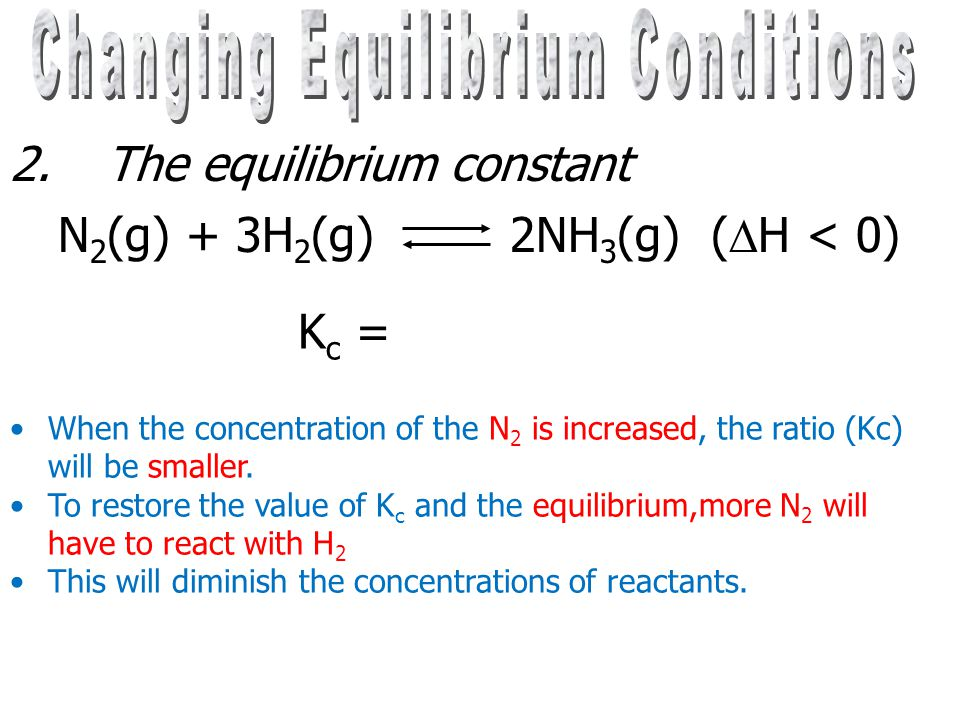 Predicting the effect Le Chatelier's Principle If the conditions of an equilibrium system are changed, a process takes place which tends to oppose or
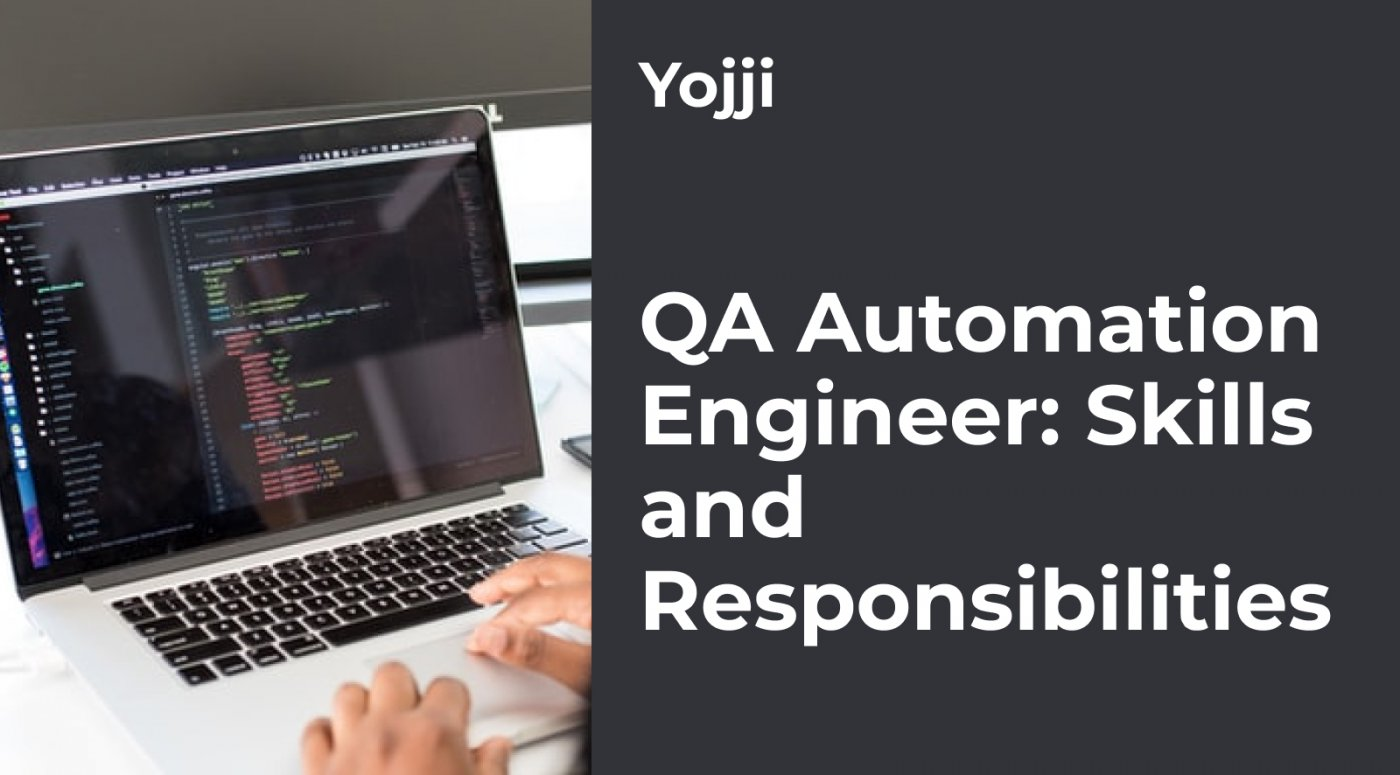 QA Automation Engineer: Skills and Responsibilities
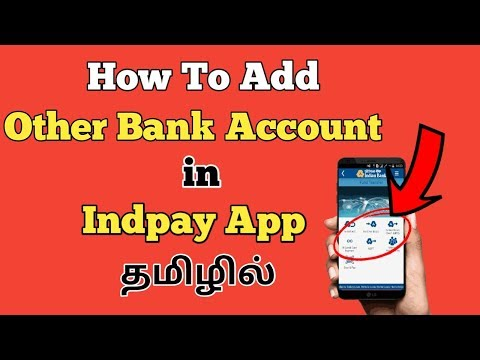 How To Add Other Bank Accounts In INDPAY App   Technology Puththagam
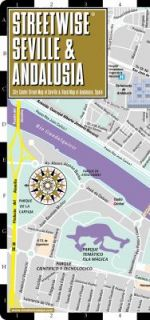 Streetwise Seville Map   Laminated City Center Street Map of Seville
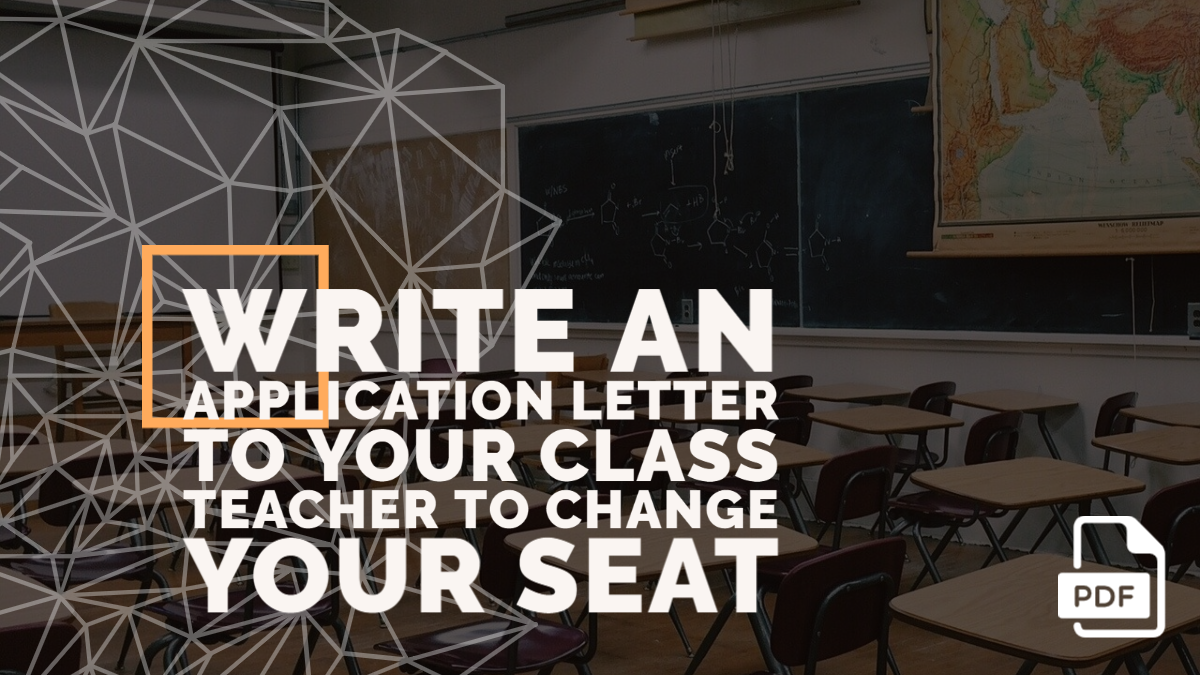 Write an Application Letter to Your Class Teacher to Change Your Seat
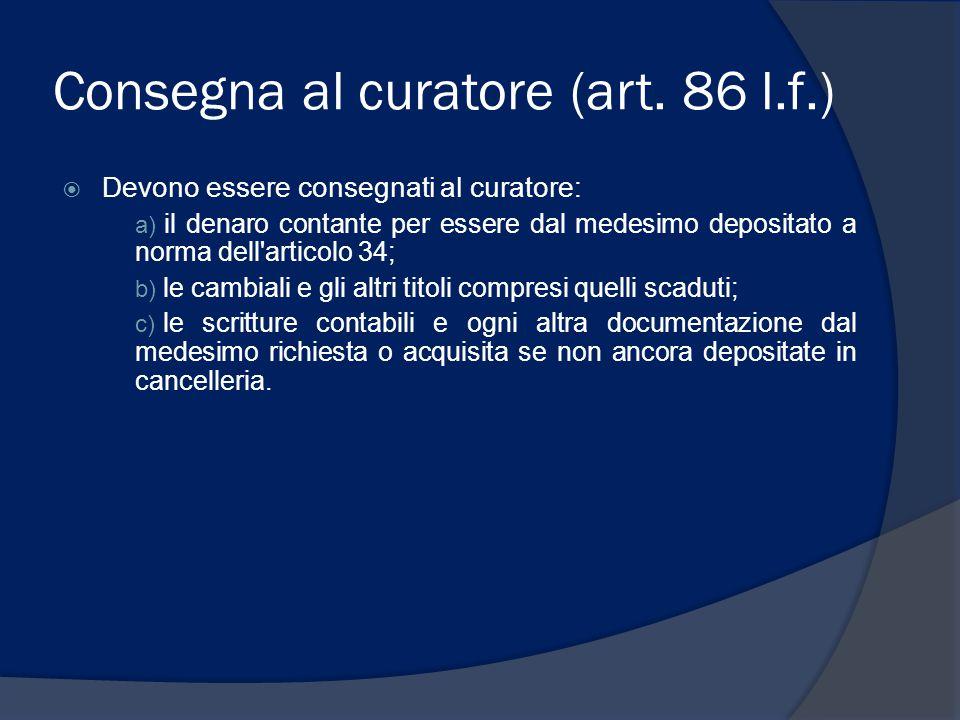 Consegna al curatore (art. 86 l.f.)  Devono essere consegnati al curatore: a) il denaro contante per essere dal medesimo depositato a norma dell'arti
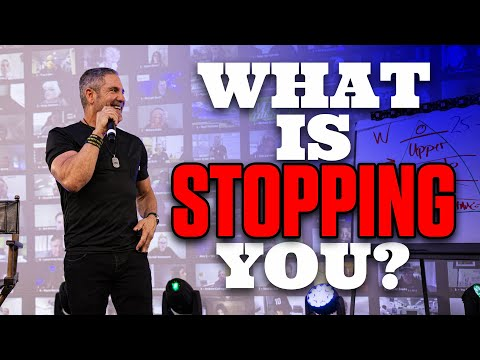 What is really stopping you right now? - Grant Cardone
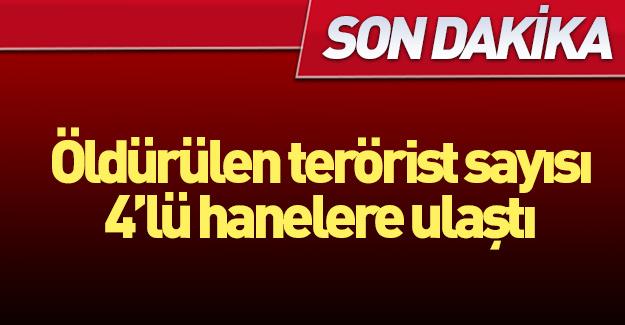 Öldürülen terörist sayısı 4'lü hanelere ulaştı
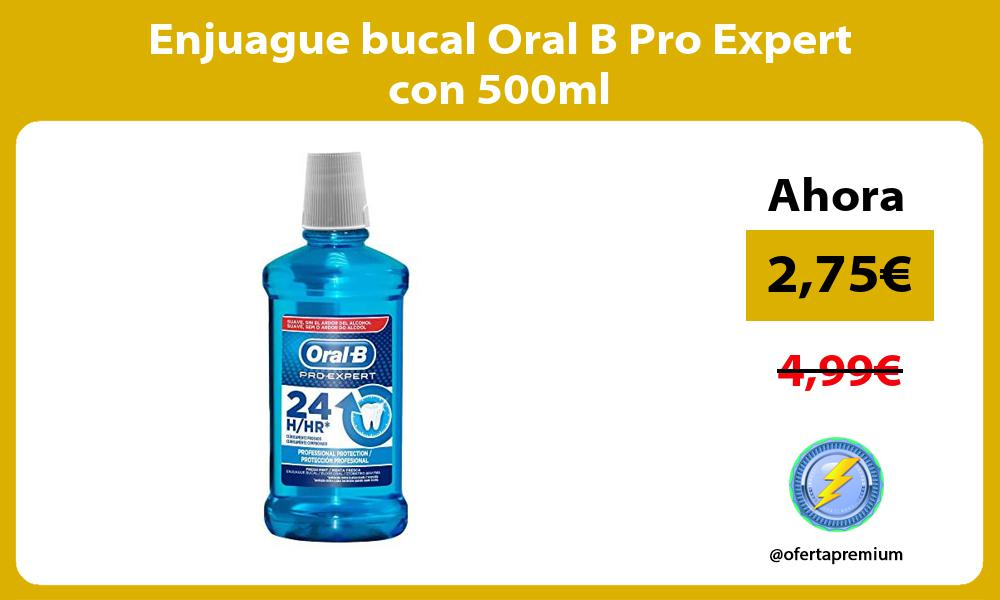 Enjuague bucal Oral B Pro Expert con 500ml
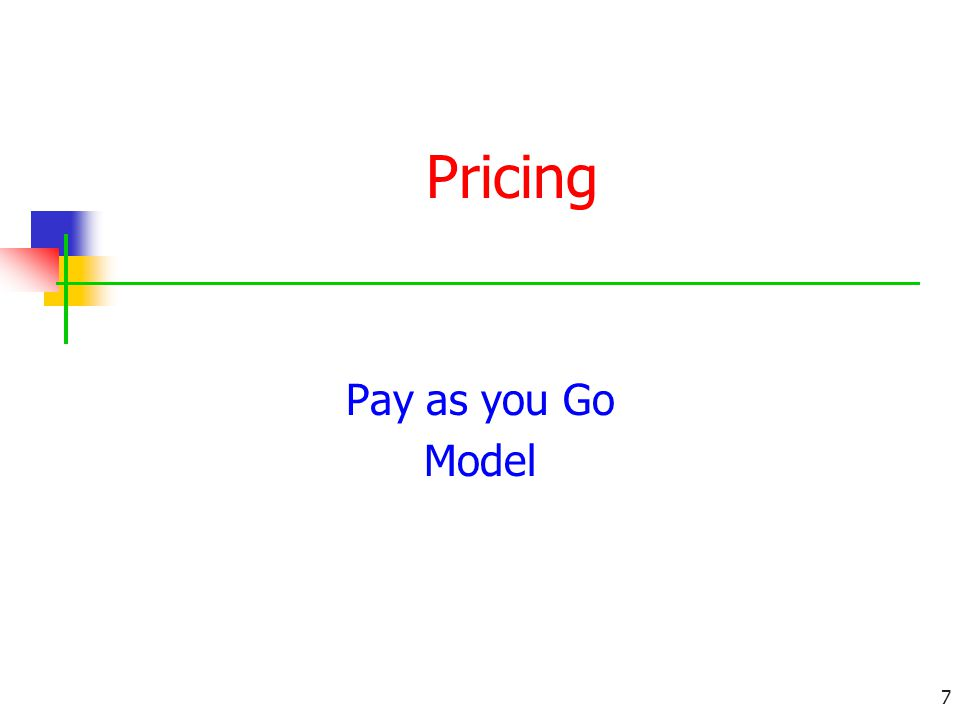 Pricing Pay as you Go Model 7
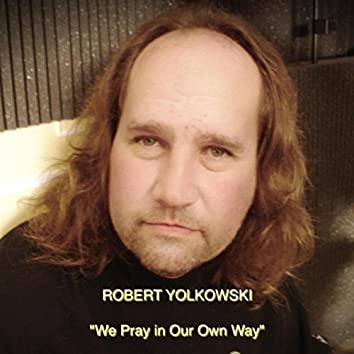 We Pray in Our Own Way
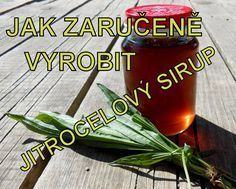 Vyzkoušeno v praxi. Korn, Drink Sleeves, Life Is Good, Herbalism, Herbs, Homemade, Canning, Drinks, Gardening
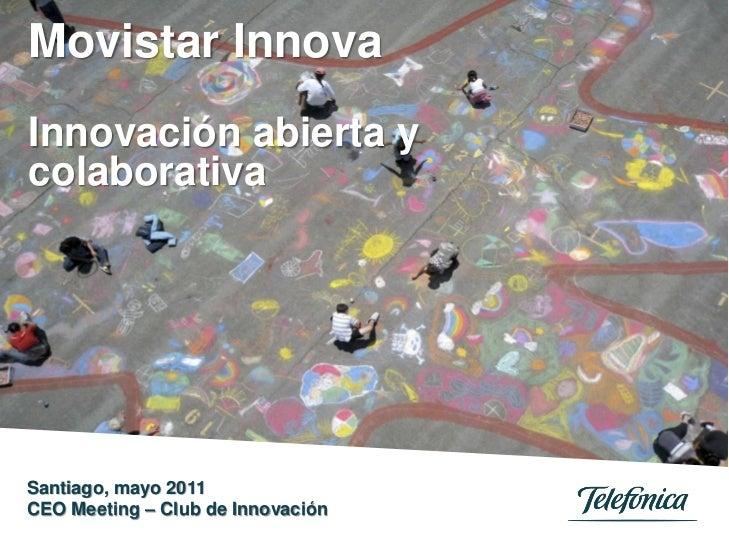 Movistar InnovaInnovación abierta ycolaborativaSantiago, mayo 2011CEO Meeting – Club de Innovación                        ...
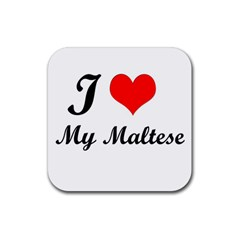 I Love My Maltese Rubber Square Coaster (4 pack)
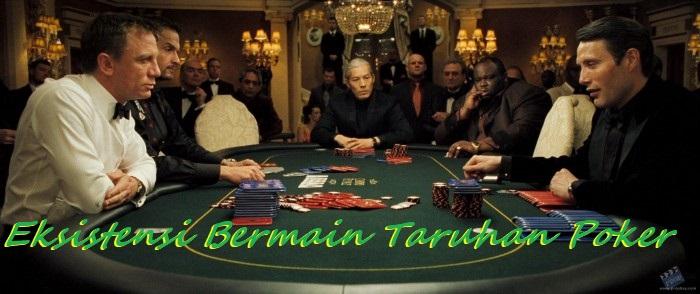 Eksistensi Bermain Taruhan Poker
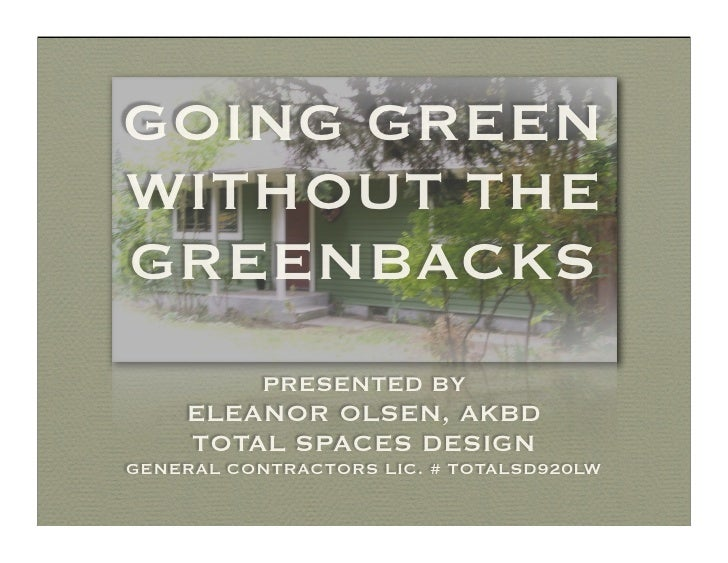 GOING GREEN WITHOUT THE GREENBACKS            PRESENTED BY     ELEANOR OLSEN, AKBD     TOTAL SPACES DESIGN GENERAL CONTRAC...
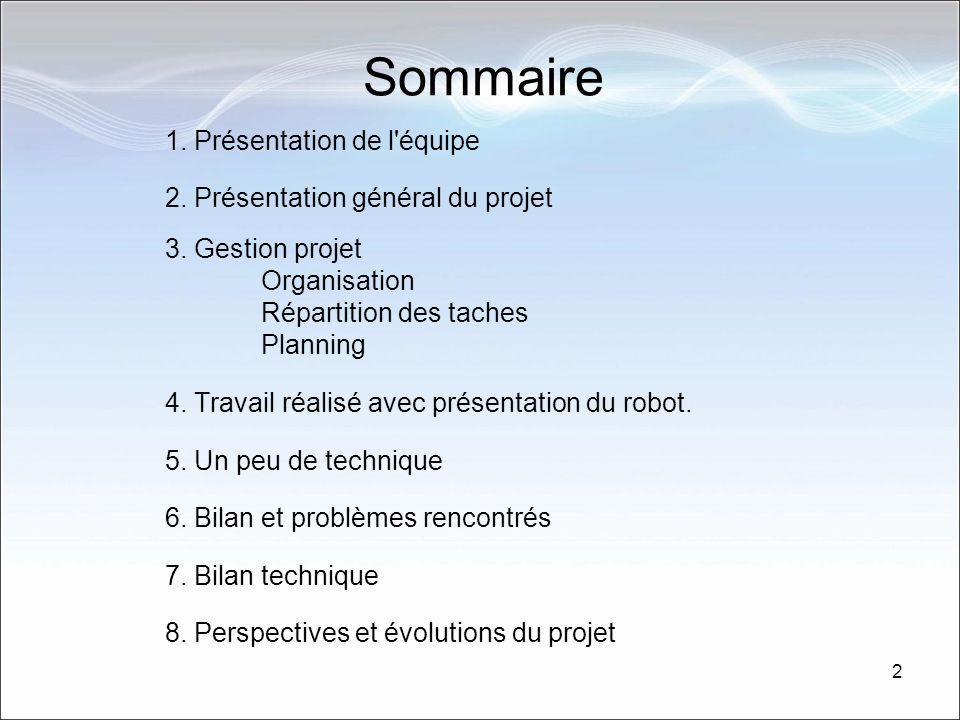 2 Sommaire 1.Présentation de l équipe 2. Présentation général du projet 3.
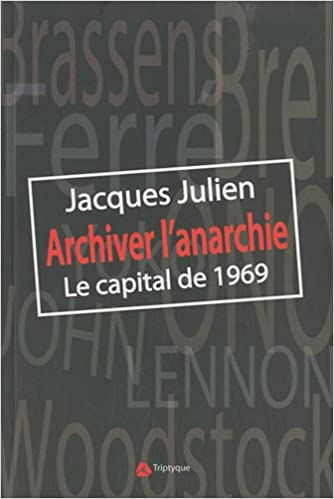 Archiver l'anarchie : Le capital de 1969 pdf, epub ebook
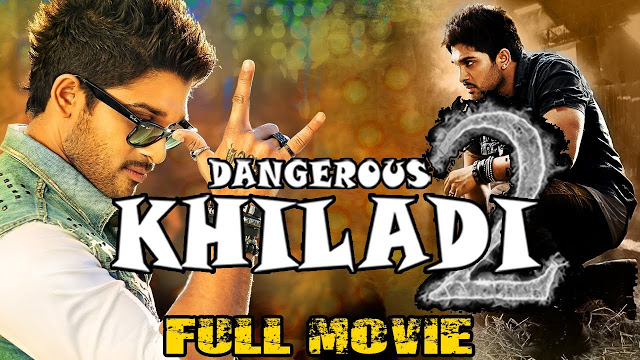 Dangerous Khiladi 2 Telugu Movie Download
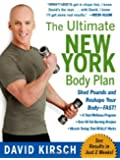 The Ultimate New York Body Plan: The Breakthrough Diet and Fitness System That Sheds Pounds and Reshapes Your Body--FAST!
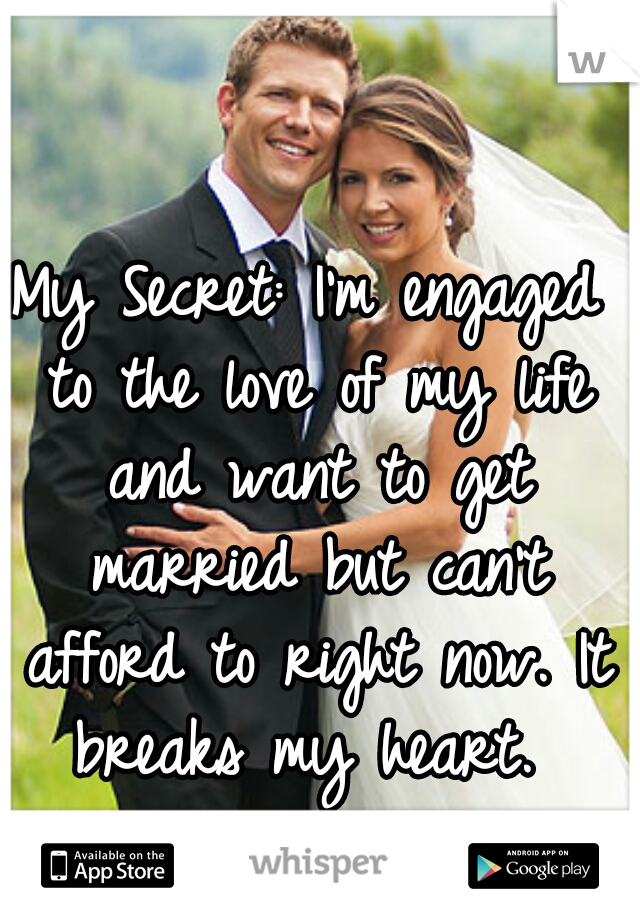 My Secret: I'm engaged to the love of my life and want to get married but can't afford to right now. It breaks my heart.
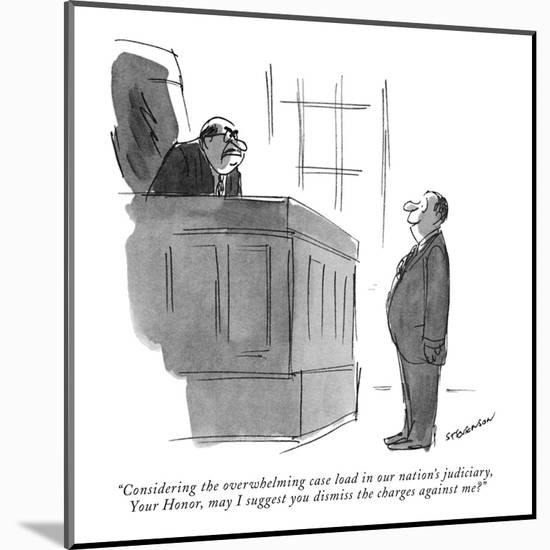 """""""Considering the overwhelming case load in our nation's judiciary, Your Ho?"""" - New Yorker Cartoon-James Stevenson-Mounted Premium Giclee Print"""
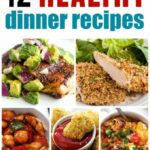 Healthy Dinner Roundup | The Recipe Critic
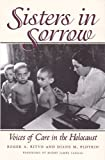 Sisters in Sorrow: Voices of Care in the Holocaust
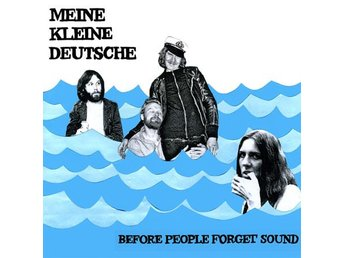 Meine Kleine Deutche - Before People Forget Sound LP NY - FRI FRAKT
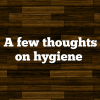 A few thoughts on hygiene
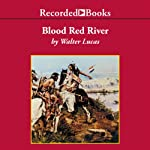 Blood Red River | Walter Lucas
· · · · ·
WHAT IS BEING ASKED
When you reach the line with "My Secret: I'm" in the entries above, start copying, and go on word for word to the last line; skip any picture.

EXERCISE RESPONSE
 My Secret: I'm engaged to the love of my life and want to get married but can't afford to right now. It breaks my heart.
 """""""Considering the overwhelming case load in our nation's judiciary, Your Ho?"""" - New Yorker Cartoon-James Stevenson-Mounted Premium Giclee Print"""
 Healthy Dinner Roundup | The Recipe Critic
 Sisters in Sorrow: Voices of Care in the Holocaust
 Meine Kleine Deutche - Before People Forget Sound LP NY - FRI FRAKT
 A few thoughts on hygiene
 Blood Red River | Walter Lucas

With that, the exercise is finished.